Count the lines in the listing below that contain the string "instances". Reply with the number alone.

DATA FOR THE TASK
..............................
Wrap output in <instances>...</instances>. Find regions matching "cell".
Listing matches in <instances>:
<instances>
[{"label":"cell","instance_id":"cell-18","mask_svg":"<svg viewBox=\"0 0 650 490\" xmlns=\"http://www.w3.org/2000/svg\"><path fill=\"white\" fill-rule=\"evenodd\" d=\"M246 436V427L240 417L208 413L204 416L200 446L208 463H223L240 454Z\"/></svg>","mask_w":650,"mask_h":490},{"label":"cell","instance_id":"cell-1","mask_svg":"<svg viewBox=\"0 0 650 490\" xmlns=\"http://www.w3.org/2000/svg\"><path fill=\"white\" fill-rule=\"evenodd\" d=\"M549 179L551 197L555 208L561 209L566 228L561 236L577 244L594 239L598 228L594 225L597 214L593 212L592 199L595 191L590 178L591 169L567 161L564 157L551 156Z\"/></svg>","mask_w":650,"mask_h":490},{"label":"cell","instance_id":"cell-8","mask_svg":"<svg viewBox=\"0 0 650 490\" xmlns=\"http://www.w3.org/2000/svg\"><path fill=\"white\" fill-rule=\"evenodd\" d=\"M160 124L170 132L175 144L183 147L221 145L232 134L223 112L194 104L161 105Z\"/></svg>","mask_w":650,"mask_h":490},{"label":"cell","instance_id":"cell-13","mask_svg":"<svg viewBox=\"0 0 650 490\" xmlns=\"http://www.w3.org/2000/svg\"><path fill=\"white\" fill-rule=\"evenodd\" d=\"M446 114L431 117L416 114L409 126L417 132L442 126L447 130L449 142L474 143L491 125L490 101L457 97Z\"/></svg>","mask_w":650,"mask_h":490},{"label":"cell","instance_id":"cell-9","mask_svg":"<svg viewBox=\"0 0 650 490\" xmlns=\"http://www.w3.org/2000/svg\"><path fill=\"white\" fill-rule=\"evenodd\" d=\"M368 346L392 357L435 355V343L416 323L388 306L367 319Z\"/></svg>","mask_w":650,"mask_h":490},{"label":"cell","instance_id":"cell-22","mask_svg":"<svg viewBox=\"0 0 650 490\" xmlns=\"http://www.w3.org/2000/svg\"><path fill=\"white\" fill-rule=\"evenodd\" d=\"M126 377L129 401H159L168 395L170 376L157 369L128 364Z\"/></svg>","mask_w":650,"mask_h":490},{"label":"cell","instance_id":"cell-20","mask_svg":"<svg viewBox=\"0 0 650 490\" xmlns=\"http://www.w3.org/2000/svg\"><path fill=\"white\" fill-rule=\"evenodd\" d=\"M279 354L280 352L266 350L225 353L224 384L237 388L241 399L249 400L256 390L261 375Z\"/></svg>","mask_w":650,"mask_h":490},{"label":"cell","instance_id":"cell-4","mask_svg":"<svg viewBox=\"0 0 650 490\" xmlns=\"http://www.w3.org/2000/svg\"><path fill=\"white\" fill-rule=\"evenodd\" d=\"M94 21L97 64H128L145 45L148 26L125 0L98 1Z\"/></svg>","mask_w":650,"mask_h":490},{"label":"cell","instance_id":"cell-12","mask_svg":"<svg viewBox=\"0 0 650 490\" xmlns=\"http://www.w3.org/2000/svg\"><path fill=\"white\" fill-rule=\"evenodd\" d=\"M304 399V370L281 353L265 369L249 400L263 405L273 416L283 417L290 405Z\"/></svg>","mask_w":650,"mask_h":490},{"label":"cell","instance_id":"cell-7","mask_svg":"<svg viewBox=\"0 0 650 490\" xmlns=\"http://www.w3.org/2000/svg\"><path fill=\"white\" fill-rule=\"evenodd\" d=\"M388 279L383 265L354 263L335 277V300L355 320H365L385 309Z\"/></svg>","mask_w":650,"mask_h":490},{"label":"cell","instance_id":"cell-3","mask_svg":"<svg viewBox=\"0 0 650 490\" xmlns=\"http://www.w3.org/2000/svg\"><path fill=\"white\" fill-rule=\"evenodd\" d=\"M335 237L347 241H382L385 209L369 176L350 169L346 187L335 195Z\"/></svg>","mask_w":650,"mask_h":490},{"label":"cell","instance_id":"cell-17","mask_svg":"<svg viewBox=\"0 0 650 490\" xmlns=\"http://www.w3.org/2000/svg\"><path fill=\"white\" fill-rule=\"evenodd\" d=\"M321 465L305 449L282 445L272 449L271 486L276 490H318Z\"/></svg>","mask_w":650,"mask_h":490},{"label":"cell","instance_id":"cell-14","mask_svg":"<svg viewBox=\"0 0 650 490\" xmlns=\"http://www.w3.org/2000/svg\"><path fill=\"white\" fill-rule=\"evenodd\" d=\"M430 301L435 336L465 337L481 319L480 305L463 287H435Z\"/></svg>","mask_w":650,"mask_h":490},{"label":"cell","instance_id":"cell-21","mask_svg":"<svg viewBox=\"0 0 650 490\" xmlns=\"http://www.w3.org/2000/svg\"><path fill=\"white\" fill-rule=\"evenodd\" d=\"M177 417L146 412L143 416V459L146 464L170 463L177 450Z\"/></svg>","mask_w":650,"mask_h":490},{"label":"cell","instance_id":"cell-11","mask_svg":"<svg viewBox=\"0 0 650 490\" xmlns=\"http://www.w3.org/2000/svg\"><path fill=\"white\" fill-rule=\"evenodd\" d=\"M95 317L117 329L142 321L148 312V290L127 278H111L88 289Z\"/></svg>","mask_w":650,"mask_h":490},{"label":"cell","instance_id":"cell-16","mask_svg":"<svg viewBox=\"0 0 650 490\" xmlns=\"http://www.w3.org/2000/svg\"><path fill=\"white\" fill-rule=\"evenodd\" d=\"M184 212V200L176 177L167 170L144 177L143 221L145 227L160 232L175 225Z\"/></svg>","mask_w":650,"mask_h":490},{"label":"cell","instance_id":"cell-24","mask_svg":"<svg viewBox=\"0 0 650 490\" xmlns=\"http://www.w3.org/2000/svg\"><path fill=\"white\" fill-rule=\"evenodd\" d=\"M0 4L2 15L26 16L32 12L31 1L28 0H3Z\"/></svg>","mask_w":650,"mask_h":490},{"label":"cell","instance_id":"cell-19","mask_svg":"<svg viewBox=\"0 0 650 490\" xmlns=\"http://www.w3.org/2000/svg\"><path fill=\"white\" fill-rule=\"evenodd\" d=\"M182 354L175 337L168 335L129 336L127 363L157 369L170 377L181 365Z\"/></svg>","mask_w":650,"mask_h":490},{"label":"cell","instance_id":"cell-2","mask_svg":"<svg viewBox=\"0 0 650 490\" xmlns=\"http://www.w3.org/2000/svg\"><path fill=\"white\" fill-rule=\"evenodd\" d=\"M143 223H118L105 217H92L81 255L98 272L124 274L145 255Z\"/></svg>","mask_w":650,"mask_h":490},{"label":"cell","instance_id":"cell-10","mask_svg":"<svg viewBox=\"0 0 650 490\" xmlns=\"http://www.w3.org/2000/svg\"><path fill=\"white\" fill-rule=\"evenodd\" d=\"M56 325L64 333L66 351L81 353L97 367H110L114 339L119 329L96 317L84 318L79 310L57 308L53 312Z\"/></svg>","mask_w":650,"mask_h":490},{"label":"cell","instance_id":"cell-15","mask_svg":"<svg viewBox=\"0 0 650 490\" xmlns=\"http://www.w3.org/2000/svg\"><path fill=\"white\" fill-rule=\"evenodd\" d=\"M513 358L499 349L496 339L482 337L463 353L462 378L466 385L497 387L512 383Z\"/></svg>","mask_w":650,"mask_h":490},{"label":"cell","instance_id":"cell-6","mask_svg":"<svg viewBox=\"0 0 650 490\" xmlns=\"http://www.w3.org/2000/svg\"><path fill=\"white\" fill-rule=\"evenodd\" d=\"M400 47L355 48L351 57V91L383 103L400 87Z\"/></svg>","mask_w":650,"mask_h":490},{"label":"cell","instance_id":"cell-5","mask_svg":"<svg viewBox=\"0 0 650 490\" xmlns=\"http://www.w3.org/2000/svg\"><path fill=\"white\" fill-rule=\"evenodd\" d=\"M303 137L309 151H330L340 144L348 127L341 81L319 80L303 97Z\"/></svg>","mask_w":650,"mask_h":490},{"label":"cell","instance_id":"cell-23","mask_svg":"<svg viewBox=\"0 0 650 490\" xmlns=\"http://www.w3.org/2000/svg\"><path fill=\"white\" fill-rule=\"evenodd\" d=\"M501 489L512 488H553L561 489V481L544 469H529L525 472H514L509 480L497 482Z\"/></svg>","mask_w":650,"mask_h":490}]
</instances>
..............................
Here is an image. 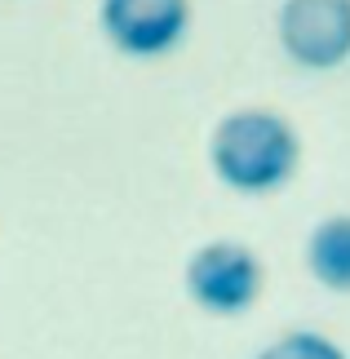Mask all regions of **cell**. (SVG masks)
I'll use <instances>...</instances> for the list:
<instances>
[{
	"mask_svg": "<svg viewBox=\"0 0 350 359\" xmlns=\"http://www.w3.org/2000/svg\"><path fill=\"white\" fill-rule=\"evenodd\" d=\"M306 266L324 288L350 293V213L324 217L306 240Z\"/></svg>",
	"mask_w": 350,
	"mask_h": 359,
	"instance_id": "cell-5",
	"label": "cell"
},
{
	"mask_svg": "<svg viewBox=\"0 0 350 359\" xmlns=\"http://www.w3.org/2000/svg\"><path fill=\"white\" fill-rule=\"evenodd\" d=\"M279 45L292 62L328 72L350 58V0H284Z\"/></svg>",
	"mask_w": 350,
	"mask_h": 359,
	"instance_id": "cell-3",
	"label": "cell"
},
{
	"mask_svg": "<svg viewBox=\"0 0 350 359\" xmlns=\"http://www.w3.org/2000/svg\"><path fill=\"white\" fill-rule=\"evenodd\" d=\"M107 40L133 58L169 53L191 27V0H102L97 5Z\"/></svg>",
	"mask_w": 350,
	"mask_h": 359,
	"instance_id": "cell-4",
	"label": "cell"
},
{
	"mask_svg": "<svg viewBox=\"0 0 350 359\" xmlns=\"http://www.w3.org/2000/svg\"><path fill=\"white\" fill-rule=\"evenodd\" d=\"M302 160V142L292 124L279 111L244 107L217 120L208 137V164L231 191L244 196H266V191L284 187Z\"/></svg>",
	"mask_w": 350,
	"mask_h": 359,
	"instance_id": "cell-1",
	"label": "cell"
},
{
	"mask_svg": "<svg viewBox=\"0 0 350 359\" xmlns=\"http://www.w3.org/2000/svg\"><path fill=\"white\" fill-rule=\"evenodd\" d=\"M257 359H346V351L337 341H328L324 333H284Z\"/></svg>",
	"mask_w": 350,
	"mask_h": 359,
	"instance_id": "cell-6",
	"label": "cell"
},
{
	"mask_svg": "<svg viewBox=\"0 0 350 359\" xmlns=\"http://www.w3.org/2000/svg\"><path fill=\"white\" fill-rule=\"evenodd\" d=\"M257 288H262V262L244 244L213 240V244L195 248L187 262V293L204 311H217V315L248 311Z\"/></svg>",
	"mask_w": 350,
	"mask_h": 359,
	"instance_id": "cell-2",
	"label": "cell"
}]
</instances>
..............................
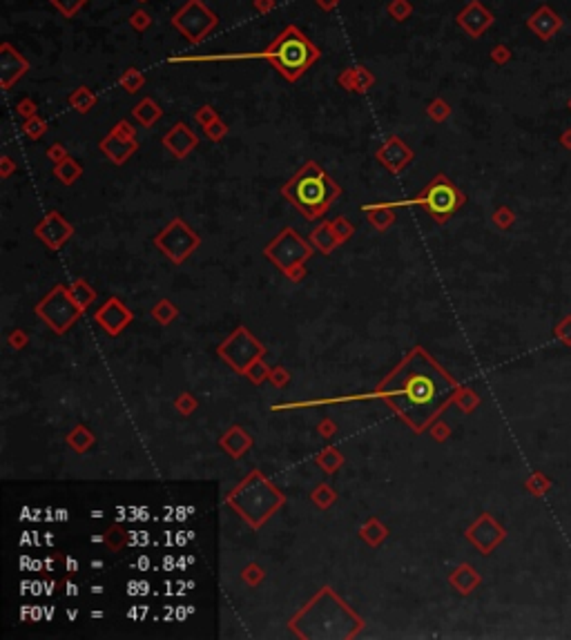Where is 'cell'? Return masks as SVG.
..............................
ANSWER FOR THIS EXERCISE
7